- **Dataset extract**:

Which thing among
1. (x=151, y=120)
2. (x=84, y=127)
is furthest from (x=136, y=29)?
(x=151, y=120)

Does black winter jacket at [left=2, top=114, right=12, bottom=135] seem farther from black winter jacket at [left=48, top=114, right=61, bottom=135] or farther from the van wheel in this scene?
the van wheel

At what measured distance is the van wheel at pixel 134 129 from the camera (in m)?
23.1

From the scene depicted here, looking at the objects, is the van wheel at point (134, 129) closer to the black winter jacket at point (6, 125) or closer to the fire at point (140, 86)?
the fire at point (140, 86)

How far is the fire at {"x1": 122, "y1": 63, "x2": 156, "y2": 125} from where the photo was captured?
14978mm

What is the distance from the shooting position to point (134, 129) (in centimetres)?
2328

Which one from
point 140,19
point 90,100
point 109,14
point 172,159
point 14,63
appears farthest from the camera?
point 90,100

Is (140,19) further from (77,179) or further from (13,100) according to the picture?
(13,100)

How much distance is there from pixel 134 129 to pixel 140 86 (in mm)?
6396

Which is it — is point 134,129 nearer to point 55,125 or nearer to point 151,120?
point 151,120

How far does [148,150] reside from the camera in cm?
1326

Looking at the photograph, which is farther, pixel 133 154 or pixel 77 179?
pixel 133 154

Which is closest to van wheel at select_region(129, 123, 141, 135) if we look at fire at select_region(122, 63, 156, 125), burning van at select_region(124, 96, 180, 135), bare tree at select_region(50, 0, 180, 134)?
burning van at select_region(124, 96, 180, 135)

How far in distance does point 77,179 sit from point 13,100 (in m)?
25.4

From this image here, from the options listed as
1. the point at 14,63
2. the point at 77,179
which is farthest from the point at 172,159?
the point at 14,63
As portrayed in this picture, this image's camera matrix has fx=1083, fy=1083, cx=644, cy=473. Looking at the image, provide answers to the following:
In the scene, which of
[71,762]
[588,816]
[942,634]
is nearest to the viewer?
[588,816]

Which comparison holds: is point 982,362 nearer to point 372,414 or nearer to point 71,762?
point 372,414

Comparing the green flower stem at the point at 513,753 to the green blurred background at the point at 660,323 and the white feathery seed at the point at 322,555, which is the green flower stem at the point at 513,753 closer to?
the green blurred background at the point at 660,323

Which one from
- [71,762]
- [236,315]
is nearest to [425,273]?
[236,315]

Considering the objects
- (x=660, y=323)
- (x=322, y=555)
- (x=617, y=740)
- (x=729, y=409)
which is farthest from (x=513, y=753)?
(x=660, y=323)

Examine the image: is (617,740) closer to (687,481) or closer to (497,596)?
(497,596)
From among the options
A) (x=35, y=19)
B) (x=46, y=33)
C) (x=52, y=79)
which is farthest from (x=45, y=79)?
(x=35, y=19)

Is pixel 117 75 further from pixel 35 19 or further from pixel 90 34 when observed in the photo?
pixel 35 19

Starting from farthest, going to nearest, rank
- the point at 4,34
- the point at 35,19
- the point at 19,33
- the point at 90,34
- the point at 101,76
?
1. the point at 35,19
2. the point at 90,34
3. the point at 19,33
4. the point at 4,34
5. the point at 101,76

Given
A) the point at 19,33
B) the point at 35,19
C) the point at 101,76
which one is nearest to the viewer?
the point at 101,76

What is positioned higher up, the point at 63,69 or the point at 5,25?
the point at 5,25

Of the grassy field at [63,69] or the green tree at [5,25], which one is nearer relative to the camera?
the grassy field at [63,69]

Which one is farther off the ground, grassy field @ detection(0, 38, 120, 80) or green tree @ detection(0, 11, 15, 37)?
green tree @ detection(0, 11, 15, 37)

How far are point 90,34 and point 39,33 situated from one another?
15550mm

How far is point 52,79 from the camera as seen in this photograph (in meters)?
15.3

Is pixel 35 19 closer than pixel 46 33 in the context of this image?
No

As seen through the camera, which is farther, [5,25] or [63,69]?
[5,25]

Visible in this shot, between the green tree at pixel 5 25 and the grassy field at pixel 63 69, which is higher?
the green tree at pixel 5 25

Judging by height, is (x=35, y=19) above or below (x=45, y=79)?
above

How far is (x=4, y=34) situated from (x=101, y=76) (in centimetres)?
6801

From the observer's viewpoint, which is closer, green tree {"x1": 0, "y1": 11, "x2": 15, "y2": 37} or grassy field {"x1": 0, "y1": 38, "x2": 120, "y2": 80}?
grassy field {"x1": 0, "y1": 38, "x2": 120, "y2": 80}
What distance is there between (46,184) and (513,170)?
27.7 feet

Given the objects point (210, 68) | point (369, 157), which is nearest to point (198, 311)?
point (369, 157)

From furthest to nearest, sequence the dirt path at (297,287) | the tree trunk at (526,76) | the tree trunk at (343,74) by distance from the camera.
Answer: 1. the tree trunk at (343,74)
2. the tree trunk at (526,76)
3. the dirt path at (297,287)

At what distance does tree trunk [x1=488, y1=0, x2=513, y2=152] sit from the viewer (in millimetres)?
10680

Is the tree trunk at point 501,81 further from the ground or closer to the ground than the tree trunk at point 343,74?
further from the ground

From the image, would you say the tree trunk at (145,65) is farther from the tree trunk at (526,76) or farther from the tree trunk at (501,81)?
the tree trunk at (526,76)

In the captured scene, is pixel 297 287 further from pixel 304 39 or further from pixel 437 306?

- **The task**:
Give back all the data exactly as written.

- **Result**:
Which thing among
1. (x=151, y=120)
2. (x=84, y=127)
is furthest from (x=136, y=29)?
(x=151, y=120)

Does black winter jacket at [left=2, top=114, right=12, bottom=135] seem farther from black winter jacket at [left=48, top=114, right=61, bottom=135] or farther from the van wheel in this scene?
the van wheel

At what measured distance is the van wheel at pixel 134 129 from the camera (in m)?
23.1

From the scene depicted here, looking at the objects, is the van wheel at point (134, 129) closer to the black winter jacket at point (6, 125) or closer to the fire at point (140, 86)?
the fire at point (140, 86)

How far is the fire at {"x1": 122, "y1": 63, "x2": 156, "y2": 125} from where the photo was captured?
14978mm

What is the distance from the shooting position to point (134, 129) (in centimetres)?
2328

Which one from
point 140,19
point 90,100
point 109,14
point 172,159
point 14,63
appears farthest from the camera?
point 90,100

Is (140,19) further from (77,179) or further from (13,100) according to the picture?
(13,100)

How much distance is there from pixel 134 129 to pixel 140 86 (in mm)?
6396

Which is it — is point 134,129 nearer to point 55,125 or nearer to point 151,120?
point 151,120

How far does [148,150] reside from the camera in cm?
1326

Looking at the photograph, which is farther, pixel 133 154 or pixel 77 179?
pixel 133 154

Which is closest to van wheel at select_region(129, 123, 141, 135) if we look at fire at select_region(122, 63, 156, 125), burning van at select_region(124, 96, 180, 135), bare tree at select_region(50, 0, 180, 134)?
burning van at select_region(124, 96, 180, 135)

How far in distance does point 77,179 sit from point 13,100 (in m)?
25.4

From this image here, from the options listed as
1. the point at 14,63
2. the point at 77,179
which is farthest from the point at 172,159?
the point at 14,63
As portrayed in this picture, this image's camera matrix has fx=1083, fy=1083, cx=644, cy=473. Looking at the image, provide answers to the following:
In the scene, which of
[71,762]
[588,816]
[942,634]
is nearest to the viewer?
[588,816]

Which comparison holds: is point 982,362 nearer to point 372,414 or nearer to point 71,762?
point 372,414

Comparing the green flower stem at the point at 513,753 to the green blurred background at the point at 660,323 and the white feathery seed at the point at 322,555, which is the green flower stem at the point at 513,753 closer to?
the green blurred background at the point at 660,323

Which one from
- [71,762]
- [236,315]
is nearest to [425,273]?
[236,315]

Considering the objects
- (x=660, y=323)
- (x=322, y=555)
- (x=617, y=740)
- (x=729, y=409)
which is farthest from (x=513, y=753)?
(x=660, y=323)

Examine the image: is (617,740) closer to (687,481) or closer to (497,596)?
(497,596)
From among the options
A) (x=35, y=19)
B) (x=46, y=33)
C) (x=52, y=79)
which is farthest from (x=45, y=79)?
(x=35, y=19)

Is pixel 117 75 further from pixel 35 19 or further from pixel 90 34 when observed in the photo?
pixel 35 19

Starting from farthest, going to nearest, rank
- the point at 4,34
- the point at 35,19
- the point at 19,33
- the point at 90,34
- the point at 101,76
?
1. the point at 35,19
2. the point at 90,34
3. the point at 19,33
4. the point at 4,34
5. the point at 101,76

Given
A) the point at 19,33
B) the point at 35,19
C) the point at 101,76
which one is nearest to the viewer?
the point at 101,76

What is positioned higher up, the point at 63,69 or the point at 5,25?
the point at 5,25

Of the grassy field at [63,69] or the green tree at [5,25], which one is nearer relative to the camera?
the grassy field at [63,69]

Which one is farther off the ground, grassy field @ detection(0, 38, 120, 80) or green tree @ detection(0, 11, 15, 37)?
green tree @ detection(0, 11, 15, 37)

How far are point 90,34 and point 39,33 situated from one another?
15550mm

How far is point 52,79 from the camera as seen in this photograph (in meters)?
15.3

Is pixel 35 19 closer than pixel 46 33 in the context of this image?
No

As seen through the camera, which is farther, [5,25] or [63,69]?
[5,25]

Visible in this shot, between the green tree at pixel 5 25 and the grassy field at pixel 63 69, which is higher?
the green tree at pixel 5 25

Judging by height, is (x=35, y=19) above or below (x=45, y=79)?
above

How far is (x=4, y=34) situated from (x=101, y=76) (in centimetres)?
6801

From the observer's viewpoint, which is closer, green tree {"x1": 0, "y1": 11, "x2": 15, "y2": 37} or grassy field {"x1": 0, "y1": 38, "x2": 120, "y2": 80}?
grassy field {"x1": 0, "y1": 38, "x2": 120, "y2": 80}
What distance is there between (46,184) and (513,170)?
27.7 feet

Given the objects point (210, 68) | point (369, 157), which is nearest to point (198, 311)?
point (369, 157)

From furthest to nearest, sequence the dirt path at (297,287) | the tree trunk at (526,76) | the tree trunk at (343,74) by distance from the camera.
Answer: 1. the tree trunk at (343,74)
2. the tree trunk at (526,76)
3. the dirt path at (297,287)

At what distance does tree trunk [x1=488, y1=0, x2=513, y2=152] sit from the viewer (in millimetres)?
10680

Is the tree trunk at point 501,81 further from the ground or closer to the ground than the tree trunk at point 343,74?
further from the ground

From the image, would you say the tree trunk at (145,65) is farther from the tree trunk at (526,76) or farther from the tree trunk at (501,81)?
the tree trunk at (526,76)

In the captured scene, is pixel 297 287 further from pixel 304 39 or further from pixel 437 306?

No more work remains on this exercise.